▶ EXERCISE PROMPT
Read through the listing below and return only the lines containing "site".

-- DATA FOR REVIEW follows --

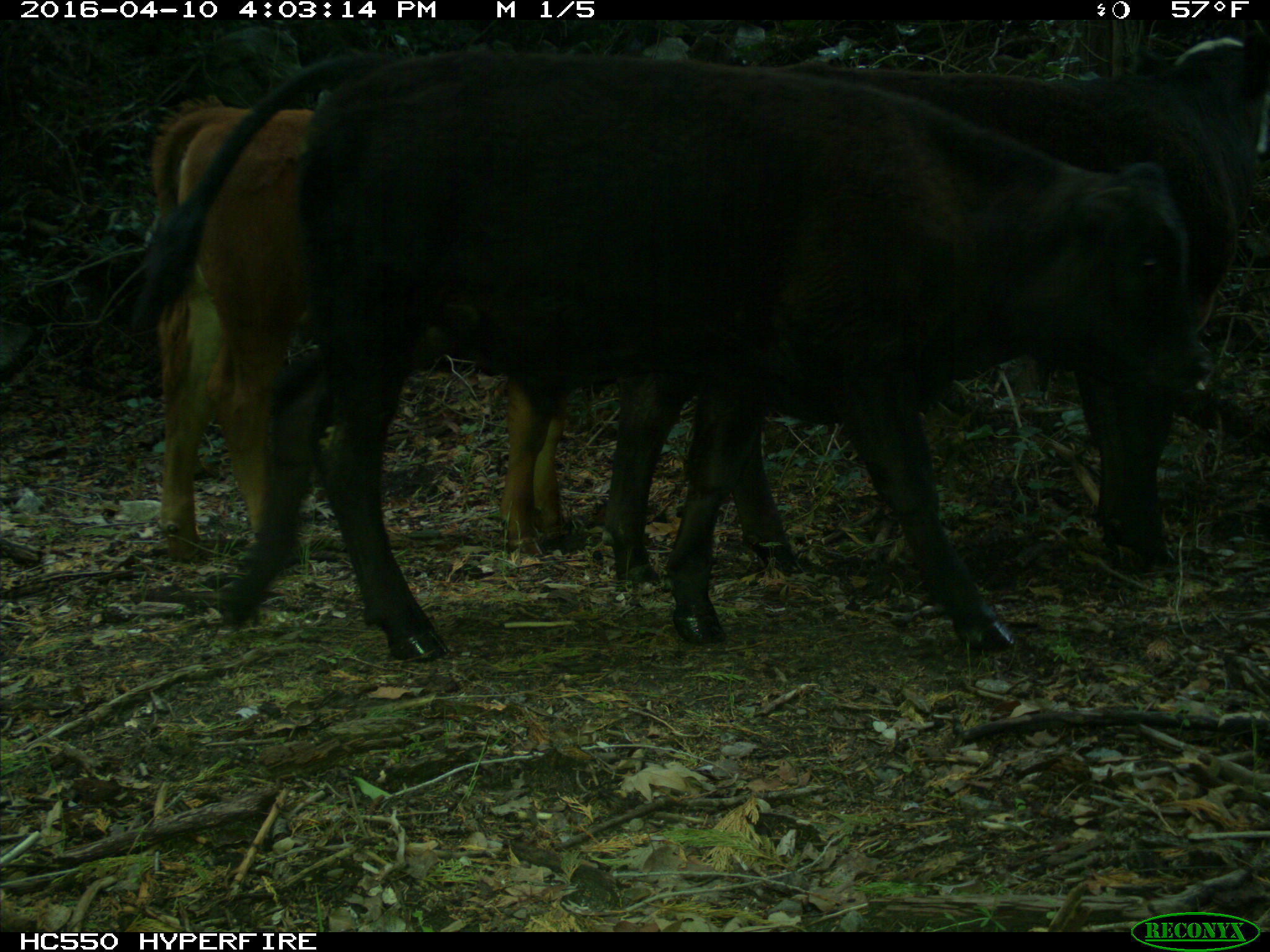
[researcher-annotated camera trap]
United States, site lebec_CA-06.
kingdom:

-- DATA FOR REVIEW concluded --
-- DATA FOR REVIEW follows --

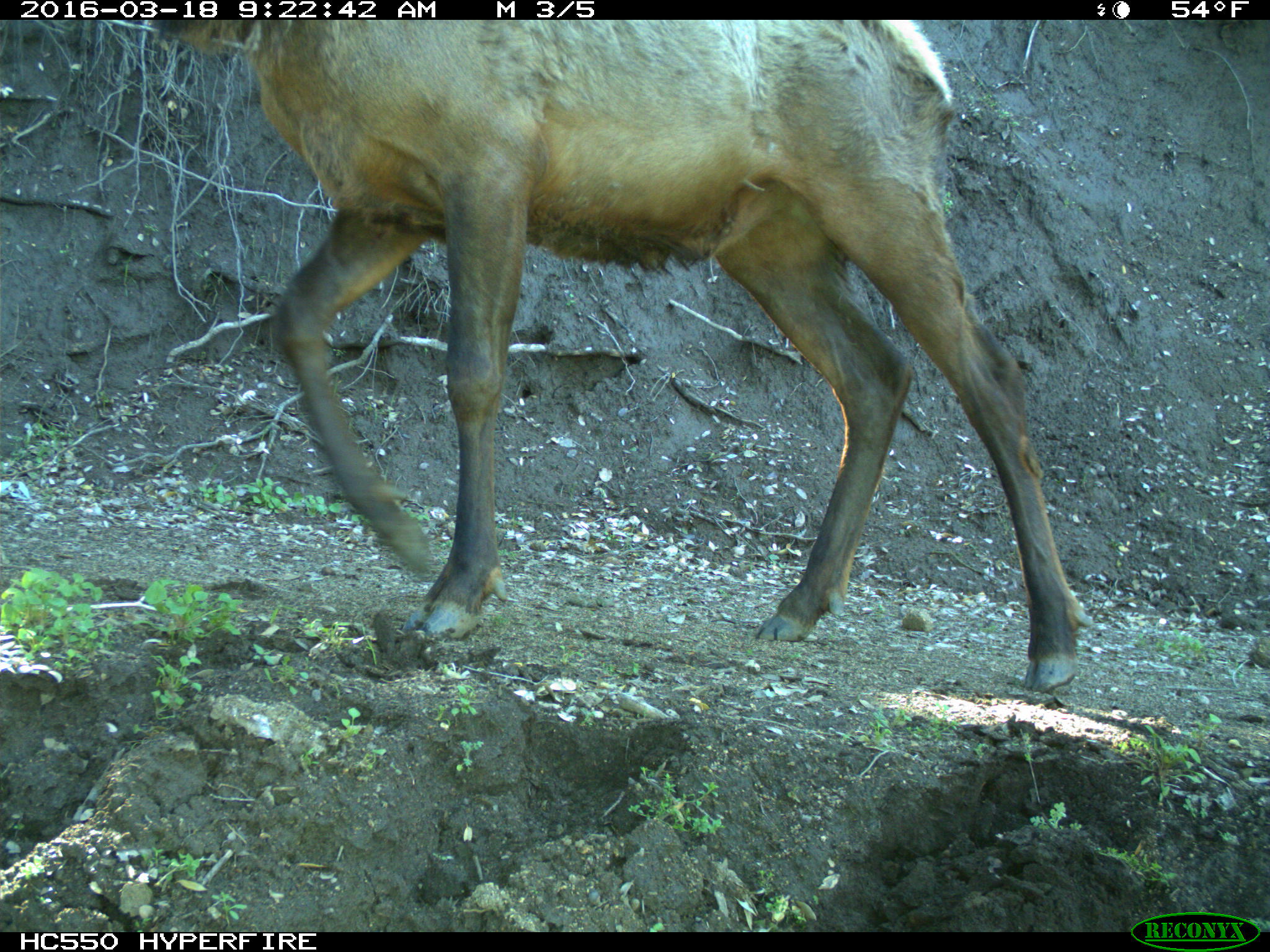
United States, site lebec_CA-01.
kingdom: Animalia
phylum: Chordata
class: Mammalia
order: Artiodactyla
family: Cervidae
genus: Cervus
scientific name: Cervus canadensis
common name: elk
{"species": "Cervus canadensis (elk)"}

-- DATA FOR REVIEW concluded --

▶ ANSWER FOR THIS EXERCISE
United States, site lebec_CA-06.
United States, site lebec_CA-01.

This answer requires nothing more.